● ACTIVITY
Copy the essay on Native culture from "Everyone Wants to Be an" to "the question, why?", substituting "Irish" for every "Black".

*** SELECTED EXTRACT ***

Everyone Wants to Be an Indian, But Nobody Wants to Be an Indian
The title is paraphrased from a comic bit from the legendary Paul Mooney. He actually said "Everyone wants to be Black but, no one wants to be Black." By that he meant that people from other cultures like to take bits and pieces from Black culture but don't want the experience of being part of that culture. I think it applies to Native culture today more than ever and it is worth asking the question, why?
One reason is buying into the fantasy. Some people see Native culture as a quick and easy path to a spirituality that is lacking in their own lives. The old way was to recognize the spirit world and those who lived within it as coexisting with this world all of the time. This is a foreign concept to those who are taught to commune with the spirits only on certain days under the direction of a priest or pastor in a fixed place of worship. People like this seek to mimic ceremony and ritual but, still miss the point that one can live along side the spirit world constantly. In the end, they are just going through the motions and not lending respect where it is due.

*** INFORMATION SUPPLIED ***

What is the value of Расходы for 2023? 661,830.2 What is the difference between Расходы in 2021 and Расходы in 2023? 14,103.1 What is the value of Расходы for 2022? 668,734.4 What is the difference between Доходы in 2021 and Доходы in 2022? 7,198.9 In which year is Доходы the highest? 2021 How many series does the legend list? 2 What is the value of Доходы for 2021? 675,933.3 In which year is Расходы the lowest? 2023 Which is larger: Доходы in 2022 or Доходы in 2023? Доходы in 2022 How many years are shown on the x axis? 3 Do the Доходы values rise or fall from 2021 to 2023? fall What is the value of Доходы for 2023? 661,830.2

***

● COMPLETED EXERCISE
Everyone Wants to Be an Indian, But Nobody Wants to Be an Indian
The title is paraphrased from a comic bit from the legendary Paul Mooney. He actually said "Everyone wants to be Irish but, no one wants to be Irish." By that he meant that people from other cultures like to take bits and pieces from Irish culture but don't want the experience of being part of that culture. I think it applies to Native culture today more than ever and it is worth asking the question, why?